Tujuan Latihan → Dalam tulisan tentang perkawinan campur, tidak ada apa yang menunjang klaim-klaim tertentu?

Teks yang Diberikan →
Pengalaman perkawinan campur Tionghua - Jawa Re: [budaya_tionghua] Re: perkawinan campur...nimbrung

2009-10-28 Terurut Topik hari.alim
Sebetulnya perkawinan campur tidak selalu berjalan seperti yang diceritakan 
berdasar pengalaman Tan Lookay. Kebetulan saja yang dialami oleh Tan Lookay 
seperti yang diuraikan, atau lebih tepatnya tidak ada data statistik yang 
menunjang claim claim tertentu.

Perkawinan campur harus di kategorikan ke beberapa macam. Misalnya apakah ini 
perkawinan antara dua orang yang belum kawin? ataukah antara duda dengan anak 
gadis atau antara janda dengan jejaka. Dan apakah sang duda atau sang janda 
sudah mempunyai anak dengan isteri/suami sebelumnya? Apakah mereka menjadi duda 
atau janda karena bercerai hidup atau karena pasangannya meninggal?

Kemudian juga harus dilihat bagaimanakah status sosial masing2 pihak? Apakah 
status sosial mereka sama? Apakah status materi mereka sama? Ataukah status 
yang satu lebih tinggi dari yang lain?

Baris Tersedia →
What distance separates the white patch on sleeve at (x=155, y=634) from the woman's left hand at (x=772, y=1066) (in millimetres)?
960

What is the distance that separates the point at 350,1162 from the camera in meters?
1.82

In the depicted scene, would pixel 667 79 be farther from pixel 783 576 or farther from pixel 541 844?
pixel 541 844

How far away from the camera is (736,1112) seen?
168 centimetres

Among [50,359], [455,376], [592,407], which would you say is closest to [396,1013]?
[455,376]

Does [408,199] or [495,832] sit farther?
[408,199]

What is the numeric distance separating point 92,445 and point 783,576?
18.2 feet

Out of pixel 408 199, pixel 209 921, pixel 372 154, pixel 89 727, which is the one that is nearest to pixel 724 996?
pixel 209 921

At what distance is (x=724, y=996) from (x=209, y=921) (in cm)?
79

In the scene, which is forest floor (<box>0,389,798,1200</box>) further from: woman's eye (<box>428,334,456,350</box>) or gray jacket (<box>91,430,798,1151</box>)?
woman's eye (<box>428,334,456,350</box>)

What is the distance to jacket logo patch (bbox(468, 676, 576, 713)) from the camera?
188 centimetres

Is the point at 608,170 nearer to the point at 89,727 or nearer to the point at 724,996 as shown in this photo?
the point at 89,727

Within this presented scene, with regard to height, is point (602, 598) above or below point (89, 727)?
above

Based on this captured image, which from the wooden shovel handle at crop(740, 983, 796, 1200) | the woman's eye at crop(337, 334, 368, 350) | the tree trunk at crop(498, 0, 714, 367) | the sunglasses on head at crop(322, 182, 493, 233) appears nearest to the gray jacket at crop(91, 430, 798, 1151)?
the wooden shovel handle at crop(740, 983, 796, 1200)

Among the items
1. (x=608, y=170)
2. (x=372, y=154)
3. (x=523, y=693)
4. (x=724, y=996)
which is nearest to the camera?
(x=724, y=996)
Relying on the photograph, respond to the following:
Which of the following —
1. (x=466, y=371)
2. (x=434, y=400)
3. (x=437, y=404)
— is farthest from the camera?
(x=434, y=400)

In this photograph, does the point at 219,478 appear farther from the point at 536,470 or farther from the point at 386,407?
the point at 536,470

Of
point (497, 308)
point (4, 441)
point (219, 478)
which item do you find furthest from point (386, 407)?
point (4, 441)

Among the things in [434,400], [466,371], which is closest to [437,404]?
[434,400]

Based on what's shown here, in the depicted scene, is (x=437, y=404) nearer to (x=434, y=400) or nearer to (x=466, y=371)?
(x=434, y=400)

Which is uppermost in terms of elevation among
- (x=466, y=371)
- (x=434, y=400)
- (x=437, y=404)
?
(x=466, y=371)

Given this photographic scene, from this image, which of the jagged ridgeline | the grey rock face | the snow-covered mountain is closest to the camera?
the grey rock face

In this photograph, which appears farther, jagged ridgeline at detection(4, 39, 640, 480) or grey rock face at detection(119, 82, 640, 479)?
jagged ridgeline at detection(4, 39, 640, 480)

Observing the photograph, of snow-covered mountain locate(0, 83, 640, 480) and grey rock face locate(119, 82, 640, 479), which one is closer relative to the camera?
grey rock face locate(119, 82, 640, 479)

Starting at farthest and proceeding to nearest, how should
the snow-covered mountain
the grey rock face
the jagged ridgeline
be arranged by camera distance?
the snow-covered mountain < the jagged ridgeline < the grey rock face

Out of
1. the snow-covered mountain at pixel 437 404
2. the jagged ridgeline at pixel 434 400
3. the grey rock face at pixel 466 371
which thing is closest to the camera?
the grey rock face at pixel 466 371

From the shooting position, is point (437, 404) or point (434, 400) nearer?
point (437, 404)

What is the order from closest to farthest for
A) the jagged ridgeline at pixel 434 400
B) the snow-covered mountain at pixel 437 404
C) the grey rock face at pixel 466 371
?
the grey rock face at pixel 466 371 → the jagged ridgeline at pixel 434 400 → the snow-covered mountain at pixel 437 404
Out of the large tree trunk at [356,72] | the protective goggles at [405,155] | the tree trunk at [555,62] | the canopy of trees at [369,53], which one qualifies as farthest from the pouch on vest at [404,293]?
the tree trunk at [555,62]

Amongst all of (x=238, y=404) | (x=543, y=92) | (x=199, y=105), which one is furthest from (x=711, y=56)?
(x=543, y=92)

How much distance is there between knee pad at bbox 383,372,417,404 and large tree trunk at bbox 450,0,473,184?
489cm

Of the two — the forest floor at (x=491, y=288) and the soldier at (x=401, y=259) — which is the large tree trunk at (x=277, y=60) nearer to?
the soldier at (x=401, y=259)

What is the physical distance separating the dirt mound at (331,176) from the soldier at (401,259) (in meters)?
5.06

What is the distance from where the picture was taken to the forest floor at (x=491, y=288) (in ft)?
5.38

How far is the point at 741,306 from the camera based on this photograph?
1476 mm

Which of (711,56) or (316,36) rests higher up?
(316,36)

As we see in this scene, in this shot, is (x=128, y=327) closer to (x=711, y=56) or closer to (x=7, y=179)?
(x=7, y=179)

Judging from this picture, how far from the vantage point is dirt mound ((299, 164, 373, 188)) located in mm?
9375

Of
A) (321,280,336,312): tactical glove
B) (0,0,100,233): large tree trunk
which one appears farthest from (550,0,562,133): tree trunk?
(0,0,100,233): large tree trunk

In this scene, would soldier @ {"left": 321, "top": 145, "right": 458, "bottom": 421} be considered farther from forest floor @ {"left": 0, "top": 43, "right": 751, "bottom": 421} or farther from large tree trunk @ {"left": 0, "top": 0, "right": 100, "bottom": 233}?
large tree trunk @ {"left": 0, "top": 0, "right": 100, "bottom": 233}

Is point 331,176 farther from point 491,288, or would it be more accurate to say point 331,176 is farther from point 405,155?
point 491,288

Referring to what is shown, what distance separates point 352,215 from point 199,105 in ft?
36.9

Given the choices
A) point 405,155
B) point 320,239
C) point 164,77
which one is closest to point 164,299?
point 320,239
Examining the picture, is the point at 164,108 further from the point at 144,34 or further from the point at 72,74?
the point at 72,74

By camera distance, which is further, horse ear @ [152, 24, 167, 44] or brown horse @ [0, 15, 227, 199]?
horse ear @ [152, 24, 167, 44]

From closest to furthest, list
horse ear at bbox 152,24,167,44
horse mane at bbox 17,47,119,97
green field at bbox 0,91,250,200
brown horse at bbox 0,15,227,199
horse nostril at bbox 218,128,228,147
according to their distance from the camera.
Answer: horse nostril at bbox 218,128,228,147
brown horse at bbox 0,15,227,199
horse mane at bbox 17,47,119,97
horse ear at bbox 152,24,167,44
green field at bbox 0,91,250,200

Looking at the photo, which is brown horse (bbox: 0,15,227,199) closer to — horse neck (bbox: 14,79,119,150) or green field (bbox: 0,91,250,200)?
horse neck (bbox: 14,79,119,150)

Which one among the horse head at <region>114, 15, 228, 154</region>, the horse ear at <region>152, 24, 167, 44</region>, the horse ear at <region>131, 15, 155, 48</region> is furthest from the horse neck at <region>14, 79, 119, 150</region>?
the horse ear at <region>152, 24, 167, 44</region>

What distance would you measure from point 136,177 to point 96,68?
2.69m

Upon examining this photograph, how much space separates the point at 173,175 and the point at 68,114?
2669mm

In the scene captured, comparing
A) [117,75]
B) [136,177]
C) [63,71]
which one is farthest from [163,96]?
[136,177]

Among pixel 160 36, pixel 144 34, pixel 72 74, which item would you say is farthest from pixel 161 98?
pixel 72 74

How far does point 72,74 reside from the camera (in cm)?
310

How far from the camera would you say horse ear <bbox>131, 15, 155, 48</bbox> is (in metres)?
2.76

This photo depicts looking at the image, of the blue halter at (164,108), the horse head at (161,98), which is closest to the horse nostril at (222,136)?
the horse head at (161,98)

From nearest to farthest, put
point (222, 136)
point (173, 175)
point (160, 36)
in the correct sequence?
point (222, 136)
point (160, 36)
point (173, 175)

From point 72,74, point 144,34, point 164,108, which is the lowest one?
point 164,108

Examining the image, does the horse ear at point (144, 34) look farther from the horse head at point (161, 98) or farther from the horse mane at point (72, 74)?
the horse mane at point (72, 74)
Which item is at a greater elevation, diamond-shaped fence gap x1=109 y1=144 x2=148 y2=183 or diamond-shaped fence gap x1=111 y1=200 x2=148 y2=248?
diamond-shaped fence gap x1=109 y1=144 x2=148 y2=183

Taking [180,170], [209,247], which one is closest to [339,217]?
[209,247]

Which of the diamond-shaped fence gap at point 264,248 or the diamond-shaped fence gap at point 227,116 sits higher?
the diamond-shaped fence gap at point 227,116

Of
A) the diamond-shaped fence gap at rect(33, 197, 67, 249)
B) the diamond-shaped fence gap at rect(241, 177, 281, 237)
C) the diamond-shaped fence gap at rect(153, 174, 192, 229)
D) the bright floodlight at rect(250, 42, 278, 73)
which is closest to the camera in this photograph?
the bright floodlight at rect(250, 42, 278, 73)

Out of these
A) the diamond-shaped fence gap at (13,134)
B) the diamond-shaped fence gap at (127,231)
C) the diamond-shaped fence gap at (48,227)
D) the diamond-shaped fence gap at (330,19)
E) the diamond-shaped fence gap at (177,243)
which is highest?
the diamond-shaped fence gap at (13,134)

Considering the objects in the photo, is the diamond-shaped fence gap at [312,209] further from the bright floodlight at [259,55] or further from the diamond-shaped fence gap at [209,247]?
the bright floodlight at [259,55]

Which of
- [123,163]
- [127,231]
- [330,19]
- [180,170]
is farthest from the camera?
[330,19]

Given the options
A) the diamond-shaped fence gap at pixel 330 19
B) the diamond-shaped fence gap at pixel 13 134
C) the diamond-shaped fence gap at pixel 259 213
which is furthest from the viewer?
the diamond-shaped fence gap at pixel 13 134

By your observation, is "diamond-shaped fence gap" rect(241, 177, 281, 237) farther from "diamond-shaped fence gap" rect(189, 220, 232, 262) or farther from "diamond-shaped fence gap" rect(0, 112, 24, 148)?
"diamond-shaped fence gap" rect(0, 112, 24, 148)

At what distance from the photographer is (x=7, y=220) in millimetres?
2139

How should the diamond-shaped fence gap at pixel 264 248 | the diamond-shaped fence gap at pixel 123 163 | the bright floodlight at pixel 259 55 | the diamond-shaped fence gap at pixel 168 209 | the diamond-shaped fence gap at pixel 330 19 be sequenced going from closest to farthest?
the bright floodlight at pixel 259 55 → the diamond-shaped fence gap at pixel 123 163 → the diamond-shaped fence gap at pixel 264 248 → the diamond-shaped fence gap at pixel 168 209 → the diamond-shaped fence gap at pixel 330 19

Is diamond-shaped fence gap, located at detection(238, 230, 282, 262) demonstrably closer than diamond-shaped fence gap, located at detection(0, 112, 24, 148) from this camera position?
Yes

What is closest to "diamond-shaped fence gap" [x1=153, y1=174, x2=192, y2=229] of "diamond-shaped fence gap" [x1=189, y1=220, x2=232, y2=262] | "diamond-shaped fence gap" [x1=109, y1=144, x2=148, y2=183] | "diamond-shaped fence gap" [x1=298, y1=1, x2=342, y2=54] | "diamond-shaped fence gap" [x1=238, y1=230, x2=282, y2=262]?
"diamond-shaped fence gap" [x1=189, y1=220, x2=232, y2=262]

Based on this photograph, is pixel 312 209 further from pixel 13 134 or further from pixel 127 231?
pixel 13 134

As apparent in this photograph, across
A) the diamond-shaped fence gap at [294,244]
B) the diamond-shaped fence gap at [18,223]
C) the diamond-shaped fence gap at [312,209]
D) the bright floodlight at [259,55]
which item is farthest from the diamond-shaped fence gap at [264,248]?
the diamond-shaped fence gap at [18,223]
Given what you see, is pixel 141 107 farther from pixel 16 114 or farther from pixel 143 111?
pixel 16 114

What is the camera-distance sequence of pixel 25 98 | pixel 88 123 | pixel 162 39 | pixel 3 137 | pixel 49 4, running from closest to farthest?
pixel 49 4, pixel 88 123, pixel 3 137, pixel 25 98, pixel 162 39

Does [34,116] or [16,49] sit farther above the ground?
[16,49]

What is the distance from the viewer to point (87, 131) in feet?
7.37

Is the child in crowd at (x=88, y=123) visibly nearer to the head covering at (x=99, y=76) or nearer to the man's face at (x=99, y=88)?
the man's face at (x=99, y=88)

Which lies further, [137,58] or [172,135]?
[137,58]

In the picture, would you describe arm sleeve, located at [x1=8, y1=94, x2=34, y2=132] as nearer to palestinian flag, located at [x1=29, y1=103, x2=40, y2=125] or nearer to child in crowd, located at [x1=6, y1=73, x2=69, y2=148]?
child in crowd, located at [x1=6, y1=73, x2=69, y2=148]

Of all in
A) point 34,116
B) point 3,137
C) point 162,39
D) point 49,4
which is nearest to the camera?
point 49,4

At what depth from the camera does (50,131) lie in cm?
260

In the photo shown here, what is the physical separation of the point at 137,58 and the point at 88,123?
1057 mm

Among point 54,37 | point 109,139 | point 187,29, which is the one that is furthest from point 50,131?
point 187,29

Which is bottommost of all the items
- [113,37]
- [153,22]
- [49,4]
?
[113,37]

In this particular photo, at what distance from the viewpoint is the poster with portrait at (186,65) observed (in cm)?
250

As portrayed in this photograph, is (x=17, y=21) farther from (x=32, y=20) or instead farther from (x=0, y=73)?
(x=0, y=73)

Jawaban Tertulis → Data statistik.